# Work instruction:
When you reach the line containing "An internally displaced", begin reproducing the material exactly, stop after the line containing "Drone with digital", and leave out any pictures along the way.

# Data supplied:

^^^^

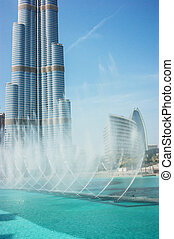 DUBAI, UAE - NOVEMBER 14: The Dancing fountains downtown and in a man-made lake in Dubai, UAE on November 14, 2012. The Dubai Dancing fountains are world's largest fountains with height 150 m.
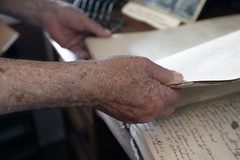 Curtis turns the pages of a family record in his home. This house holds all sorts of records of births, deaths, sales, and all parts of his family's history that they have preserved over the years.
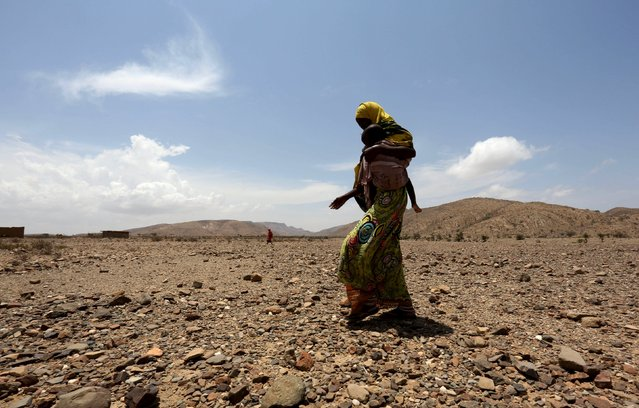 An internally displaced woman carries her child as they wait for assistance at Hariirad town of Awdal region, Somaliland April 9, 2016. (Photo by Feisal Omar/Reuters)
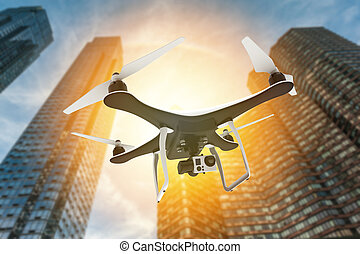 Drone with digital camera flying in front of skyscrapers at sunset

^^^^

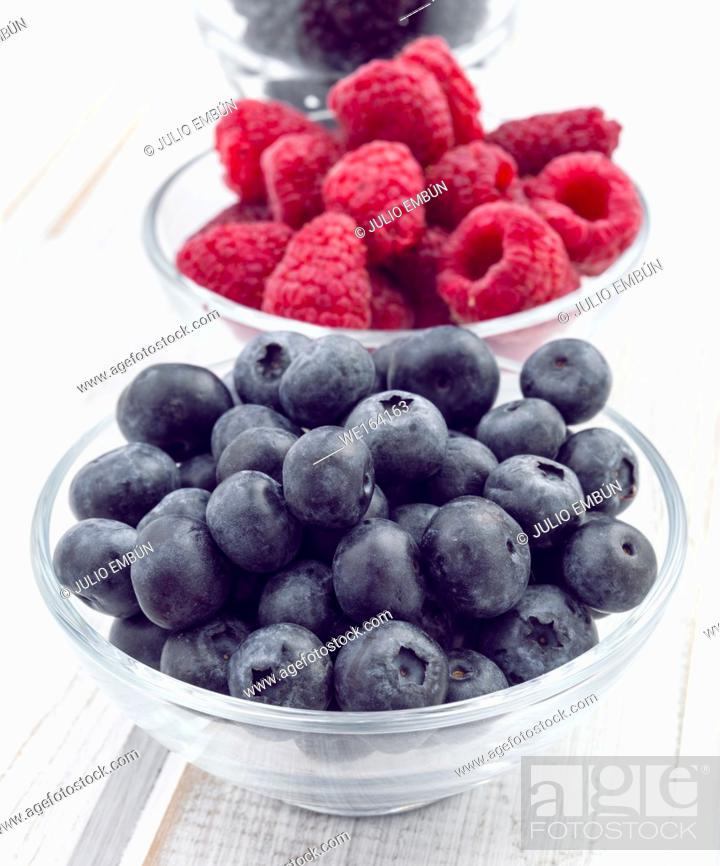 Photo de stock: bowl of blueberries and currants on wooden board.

^^^^

# Output for this task:
 An internally displaced woman carries her child as they wait for assistance at Hariirad town of Awdal region, Somaliland April 9, 2016. (Photo by Feisal Omar/Reuters)
 Drone with digital camera flying in front of skyscrapers at sunset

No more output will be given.